Why this recipe works:
This is truly the easiest Garlic Herb Roast Chicken recipe and the most straightforward, foolproof way to roast any whole chicken.
In this recipe, the chicken is infused with garlic, herbs, spice and roasted with whole baby onions, garlic cloves, mushrooms and herbs.
Prepared that way, the Garlic Herb Roast Chicken will be perfectly juicy and tender in just 35 minutes with a few tips and tricks. Use your favourite spices and serve it in endless ways—this Garlic Herb Roast Chicken is a go-to recipe and a real time saver for busy home cooks!
Most of us hesitate to roast a whole chicken for different reasons, I think the most common reasons are either the time factor or the fact that it overcooks and dries out easily—or doesn’t cook all the way through.
The very first time I ever attempted to make a whole roast chicken, for some reason I faced another frustration—the chicken was so very bland, I remember shredding it, tossing it with a ton of spice and making quesadillas with it the next day!
With this Garlic Herb Roast Chicken being so flavorful, I am afraid there’ll be no need for making quesadillas. Sorry.
How to butterfly a chicken:
This Easy Garlic Herb Roast Chicken recipe starts by butterflying the chicken, which simply just means removing the backbone of the chicken and smashing the middle bone of the chicken breast making the chicken look like a butterfly.
The photos are best to explain. This tiny little trick which you can ask your butcher to do for you, or take a couple of minutes to do yourself, saves 20 minutes of cooking time in the oven—so it’s well worth it. Another thing is, it allows you to rub all your spices and flavors right into the chicken.
How to make Garlic Herb Roast Chicken:
When it comes to roasting the Garlic Herb Chicken, I’ve got another big tip and time saver for you:
I sear the chicken skin side down for 3 minutes before I roast it. This gives the skin a beautiful golden crust even before roasting and spares you from waiting for the skin to crisp up in the oven while worrying about the chicken drying out.
After I sear the chicken skin side down, I flip the chicken and then throw in tiny baby onions, whole garlic cloves, fresh herbs, mushrooms and finally the chicken is ready for roasting.
You can add small baby potatoes, green beans, or any veggies you like. A really silly tiny tip about the veggies added in—might sound tedious but it does make a difference, just a pinch of salt, spice and olive oil tossed into those veggies before they get roasted will make a huge difference in the final taste.
The flavors in this Easy Garlic Herb Roast Chicken are simply amazing—plenty of garlic and herbs. I use a mixture of cilantro, parsley, thyme and mint.
Further additions are minced garlic, lots of dried oregano, and finally some allspice and cinnamon. This bit of cinnamon adds so much to the Herb Garlic Roast Chicken and you won’t ever taste it, I promise! You can try so many different spices and flavors, the sky is your limit.

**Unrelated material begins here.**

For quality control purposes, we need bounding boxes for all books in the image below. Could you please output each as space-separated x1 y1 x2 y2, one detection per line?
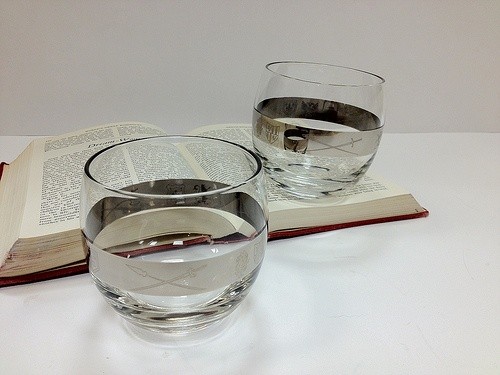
0 121 429 289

The Garlic Herb Roast Chicken cooks for 35 minutes and when it’s out I splash it with a quarter cup of orange juice or even apple juice.
I mix this with the leftover juices and oils at the bottom of the pan and it creates such a wonderful juis or sauce to drizzle on top of this super yummy Easy Garlic Herb Roast Chicken. Try this simple method and you’ll forever enjoy whole roast chicken!:)
Tips for success:
- Searing the chicken skin side down gives the skin a beautiful golden crust even before roasting and spares you from waiting for the skin to crisp up in the oven while worrying about the chicken drying out.
- Butterflying the chicken speeds up the roasting process and makes for a more evenly cooked chicken.
Easiest Garlic Herb Roast Chicken
This Easy Garlic Herb Roast Chicken recipe is the most straightforward, foolproof way to roast any whole chicken. Infused with herbs and spices and roasted with onions, garlic, mushrooms and herbs, this Roast Chicken will be perfectly juicy and tender in just 35 minutes.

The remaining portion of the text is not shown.